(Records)
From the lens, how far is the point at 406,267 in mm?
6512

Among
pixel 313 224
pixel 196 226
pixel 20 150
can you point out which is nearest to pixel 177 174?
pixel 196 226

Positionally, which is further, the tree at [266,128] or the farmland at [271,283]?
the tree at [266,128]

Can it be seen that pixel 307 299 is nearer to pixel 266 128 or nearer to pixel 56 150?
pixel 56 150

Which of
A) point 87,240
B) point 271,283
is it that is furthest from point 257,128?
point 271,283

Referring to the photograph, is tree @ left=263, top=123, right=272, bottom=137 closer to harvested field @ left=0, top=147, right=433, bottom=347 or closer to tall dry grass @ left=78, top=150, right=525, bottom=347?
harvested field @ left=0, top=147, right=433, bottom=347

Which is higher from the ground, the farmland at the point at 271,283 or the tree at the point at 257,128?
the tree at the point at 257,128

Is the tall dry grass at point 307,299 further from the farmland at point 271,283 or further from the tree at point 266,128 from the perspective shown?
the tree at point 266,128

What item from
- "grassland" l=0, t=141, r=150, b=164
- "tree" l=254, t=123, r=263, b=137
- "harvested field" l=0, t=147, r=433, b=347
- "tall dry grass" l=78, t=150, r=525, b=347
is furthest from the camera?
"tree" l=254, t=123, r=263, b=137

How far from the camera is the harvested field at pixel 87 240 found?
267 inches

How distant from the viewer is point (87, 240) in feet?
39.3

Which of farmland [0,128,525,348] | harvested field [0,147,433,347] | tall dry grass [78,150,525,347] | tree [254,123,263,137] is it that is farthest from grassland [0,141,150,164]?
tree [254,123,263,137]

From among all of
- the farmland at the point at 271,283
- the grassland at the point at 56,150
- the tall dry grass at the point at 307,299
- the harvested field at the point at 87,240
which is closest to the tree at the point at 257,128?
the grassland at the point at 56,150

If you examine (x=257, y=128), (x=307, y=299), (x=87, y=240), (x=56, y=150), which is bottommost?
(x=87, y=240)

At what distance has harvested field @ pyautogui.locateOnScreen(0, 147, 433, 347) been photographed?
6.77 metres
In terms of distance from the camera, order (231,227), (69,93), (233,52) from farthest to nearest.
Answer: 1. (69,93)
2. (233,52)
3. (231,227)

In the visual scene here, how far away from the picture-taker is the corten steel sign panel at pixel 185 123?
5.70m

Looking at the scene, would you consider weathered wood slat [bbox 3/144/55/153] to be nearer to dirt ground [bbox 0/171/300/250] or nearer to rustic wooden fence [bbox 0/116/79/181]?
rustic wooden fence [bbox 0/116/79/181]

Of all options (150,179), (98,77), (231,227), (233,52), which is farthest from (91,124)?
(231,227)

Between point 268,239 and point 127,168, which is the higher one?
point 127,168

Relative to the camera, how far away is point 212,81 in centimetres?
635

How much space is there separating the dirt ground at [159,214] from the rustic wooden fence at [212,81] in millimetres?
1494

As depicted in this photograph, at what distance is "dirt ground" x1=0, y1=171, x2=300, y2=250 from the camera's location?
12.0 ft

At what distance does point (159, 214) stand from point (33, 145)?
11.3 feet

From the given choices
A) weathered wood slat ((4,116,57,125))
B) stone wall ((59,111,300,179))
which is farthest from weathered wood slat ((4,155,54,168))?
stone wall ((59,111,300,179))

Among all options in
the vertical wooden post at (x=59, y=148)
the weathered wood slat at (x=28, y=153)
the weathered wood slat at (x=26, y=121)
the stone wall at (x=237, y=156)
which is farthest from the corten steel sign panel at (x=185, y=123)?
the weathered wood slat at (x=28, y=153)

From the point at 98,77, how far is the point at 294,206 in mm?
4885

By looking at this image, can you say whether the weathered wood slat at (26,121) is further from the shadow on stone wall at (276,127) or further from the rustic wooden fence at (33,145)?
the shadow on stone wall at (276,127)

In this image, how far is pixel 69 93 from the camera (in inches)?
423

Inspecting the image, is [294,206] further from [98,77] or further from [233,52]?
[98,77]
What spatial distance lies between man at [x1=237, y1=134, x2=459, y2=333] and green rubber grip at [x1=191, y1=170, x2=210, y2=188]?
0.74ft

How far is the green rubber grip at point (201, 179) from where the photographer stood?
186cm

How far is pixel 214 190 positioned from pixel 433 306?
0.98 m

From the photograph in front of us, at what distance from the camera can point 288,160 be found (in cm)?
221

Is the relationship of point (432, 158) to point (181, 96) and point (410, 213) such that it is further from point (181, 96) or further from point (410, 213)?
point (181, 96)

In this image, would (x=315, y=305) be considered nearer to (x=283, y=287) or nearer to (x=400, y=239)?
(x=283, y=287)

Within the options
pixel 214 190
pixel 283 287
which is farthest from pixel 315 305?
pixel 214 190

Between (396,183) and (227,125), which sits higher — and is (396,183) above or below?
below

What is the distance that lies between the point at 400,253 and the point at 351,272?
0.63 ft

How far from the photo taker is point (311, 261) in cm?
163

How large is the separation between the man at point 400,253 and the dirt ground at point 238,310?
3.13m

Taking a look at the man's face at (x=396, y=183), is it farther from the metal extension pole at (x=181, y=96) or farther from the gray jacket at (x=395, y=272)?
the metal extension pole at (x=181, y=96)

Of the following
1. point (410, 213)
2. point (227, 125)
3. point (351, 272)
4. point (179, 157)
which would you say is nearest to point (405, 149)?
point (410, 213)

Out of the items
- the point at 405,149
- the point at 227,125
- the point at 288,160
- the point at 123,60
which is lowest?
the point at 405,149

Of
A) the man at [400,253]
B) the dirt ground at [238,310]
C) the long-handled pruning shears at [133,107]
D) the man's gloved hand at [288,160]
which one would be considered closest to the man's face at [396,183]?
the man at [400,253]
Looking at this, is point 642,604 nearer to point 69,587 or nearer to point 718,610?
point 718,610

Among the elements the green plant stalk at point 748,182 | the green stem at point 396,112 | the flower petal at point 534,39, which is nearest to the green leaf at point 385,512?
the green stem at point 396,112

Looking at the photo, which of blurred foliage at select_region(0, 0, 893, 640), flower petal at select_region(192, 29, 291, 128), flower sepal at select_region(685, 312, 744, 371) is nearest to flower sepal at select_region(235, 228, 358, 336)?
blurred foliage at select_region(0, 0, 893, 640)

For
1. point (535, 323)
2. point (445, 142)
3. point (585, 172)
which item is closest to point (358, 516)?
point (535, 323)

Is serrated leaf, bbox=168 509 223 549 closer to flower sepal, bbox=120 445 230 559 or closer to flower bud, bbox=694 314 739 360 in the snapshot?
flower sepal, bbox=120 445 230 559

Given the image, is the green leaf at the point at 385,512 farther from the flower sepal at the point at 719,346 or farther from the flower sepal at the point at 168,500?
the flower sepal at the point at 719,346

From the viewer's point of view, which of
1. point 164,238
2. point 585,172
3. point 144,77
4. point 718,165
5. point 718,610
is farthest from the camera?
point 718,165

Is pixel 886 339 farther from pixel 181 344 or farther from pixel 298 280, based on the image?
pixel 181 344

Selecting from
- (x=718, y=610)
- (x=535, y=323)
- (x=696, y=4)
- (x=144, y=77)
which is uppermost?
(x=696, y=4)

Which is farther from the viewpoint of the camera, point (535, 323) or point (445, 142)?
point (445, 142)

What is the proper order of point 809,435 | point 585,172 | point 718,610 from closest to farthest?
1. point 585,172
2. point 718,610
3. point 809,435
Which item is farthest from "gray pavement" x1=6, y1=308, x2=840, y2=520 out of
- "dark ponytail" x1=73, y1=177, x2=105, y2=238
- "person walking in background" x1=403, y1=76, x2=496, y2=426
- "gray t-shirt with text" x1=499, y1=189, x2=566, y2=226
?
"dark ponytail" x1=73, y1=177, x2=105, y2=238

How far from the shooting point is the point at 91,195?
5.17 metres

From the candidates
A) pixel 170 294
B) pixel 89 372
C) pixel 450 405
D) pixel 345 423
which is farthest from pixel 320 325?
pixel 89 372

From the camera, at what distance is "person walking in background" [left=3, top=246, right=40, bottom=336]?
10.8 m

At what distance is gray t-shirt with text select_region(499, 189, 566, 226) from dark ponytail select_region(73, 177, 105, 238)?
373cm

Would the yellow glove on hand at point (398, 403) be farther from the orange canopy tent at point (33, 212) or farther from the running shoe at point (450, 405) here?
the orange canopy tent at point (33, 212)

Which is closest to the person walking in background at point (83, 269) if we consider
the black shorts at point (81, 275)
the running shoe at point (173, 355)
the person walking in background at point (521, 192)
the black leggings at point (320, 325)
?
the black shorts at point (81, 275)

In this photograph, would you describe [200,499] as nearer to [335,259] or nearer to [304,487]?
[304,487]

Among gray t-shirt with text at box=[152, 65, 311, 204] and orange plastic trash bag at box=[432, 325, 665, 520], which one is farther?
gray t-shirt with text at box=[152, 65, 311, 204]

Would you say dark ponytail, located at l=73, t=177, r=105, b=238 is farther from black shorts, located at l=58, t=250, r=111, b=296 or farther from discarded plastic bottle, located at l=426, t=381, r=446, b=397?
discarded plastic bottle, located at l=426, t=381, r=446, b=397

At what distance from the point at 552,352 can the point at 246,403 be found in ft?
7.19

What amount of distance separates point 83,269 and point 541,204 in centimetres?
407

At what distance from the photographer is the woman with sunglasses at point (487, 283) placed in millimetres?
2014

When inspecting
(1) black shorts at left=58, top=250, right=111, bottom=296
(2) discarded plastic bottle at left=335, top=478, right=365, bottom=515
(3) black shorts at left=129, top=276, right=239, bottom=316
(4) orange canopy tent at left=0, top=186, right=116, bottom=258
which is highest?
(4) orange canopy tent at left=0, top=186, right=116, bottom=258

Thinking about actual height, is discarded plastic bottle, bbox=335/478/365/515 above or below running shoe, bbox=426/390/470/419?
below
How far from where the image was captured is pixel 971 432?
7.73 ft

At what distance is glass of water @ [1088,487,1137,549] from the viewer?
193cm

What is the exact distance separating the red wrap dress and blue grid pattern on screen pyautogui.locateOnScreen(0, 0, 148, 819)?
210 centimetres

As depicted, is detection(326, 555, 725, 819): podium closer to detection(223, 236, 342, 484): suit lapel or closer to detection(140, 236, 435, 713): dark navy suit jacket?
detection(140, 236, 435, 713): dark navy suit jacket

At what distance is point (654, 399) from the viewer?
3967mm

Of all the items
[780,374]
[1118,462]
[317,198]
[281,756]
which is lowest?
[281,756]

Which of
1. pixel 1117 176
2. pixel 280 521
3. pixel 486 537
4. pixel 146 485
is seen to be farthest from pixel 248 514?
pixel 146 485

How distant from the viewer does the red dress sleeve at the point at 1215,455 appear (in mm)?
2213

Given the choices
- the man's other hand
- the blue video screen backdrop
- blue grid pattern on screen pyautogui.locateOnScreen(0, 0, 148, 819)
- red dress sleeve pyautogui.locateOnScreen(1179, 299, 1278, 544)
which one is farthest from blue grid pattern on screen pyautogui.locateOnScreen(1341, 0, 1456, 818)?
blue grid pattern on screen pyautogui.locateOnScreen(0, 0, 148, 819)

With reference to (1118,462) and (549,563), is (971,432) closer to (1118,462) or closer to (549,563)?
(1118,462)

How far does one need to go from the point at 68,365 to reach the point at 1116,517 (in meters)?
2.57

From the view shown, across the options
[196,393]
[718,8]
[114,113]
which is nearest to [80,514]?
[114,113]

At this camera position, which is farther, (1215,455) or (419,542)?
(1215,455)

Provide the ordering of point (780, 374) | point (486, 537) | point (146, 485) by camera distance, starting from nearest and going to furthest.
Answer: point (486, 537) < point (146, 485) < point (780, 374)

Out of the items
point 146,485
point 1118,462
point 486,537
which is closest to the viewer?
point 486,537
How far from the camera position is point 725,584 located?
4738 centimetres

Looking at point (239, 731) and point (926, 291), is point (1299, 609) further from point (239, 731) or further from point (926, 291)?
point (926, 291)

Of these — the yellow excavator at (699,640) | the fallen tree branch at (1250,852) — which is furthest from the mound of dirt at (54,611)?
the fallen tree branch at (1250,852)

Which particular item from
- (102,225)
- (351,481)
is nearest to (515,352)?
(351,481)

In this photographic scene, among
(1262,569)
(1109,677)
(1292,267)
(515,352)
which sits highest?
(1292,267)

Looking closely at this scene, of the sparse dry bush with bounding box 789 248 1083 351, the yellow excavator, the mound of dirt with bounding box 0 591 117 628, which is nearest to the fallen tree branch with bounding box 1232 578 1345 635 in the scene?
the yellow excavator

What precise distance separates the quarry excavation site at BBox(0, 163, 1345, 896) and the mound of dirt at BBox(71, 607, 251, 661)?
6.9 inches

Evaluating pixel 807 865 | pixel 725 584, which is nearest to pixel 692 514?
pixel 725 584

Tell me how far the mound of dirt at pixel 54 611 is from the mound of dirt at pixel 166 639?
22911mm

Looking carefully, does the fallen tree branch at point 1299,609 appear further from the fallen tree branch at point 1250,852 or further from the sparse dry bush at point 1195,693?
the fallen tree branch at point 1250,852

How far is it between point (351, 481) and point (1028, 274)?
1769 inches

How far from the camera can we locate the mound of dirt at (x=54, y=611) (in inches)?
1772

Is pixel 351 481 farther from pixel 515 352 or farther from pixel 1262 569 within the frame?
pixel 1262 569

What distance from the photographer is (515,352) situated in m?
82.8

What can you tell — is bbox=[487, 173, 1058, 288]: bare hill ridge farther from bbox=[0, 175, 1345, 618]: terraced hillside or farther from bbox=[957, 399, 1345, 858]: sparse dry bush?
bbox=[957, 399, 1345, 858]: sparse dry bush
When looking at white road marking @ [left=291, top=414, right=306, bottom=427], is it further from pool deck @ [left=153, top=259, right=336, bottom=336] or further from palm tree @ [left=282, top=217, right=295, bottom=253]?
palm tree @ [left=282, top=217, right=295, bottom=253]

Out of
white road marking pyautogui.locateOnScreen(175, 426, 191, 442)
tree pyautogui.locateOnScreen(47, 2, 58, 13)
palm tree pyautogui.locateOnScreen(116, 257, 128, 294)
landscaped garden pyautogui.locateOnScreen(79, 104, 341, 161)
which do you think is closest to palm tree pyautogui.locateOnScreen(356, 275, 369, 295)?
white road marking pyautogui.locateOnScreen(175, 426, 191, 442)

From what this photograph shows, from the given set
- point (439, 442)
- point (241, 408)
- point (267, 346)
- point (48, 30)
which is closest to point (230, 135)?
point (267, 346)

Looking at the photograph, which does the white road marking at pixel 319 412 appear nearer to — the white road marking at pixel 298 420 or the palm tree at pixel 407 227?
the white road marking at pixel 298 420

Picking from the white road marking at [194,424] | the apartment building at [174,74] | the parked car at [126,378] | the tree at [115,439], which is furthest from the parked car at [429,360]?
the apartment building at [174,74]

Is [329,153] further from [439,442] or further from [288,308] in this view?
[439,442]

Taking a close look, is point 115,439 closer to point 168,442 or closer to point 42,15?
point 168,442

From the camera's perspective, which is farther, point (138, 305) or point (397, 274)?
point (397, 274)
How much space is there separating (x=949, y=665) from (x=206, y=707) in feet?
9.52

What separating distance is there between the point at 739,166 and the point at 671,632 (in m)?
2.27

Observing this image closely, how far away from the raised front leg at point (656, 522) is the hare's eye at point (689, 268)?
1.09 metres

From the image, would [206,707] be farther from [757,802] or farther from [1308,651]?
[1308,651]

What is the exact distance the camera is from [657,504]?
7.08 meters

### Exercise details
Write out only the final block of lines, starting at the line with "From what this" and running to the end of the material.

### The reply
From what this photograph shows, from the given set
- point (439, 442)
- point (241, 408)
- point (267, 346)
- point (48, 30)
which is closest to point (230, 135)?
point (267, 346)

Looking at the photograph, which does the white road marking at pixel 319 412 appear nearer to — the white road marking at pixel 298 420 or the palm tree at pixel 407 227?
the white road marking at pixel 298 420

Picking from the white road marking at [194,424] | the apartment building at [174,74] | the parked car at [126,378] | the tree at [115,439], which is furthest from the parked car at [429,360]?
the apartment building at [174,74]

Is [329,153] further from [439,442] or further from [288,308] in this view?
[439,442]

Taking a close look, is point 115,439 closer to point 168,442 or closer to point 42,15?
point 168,442

From the camera's perspective, which is farther, point (138, 305) or point (397, 274)?
point (397, 274)
How much space is there separating (x=949, y=665) from (x=206, y=707) in feet?
9.52

What separating distance is there between the point at 739,166 and the point at 671,632 (in m)?
2.27

Observing this image closely, how far away from the raised front leg at point (656, 522) is the hare's eye at point (689, 268)?
1.09 metres

From the image, would [206,707] be farther from [757,802] or farther from [1308,651]?
[1308,651]

What is the exact distance the camera is from [657,504]?
7.08 meters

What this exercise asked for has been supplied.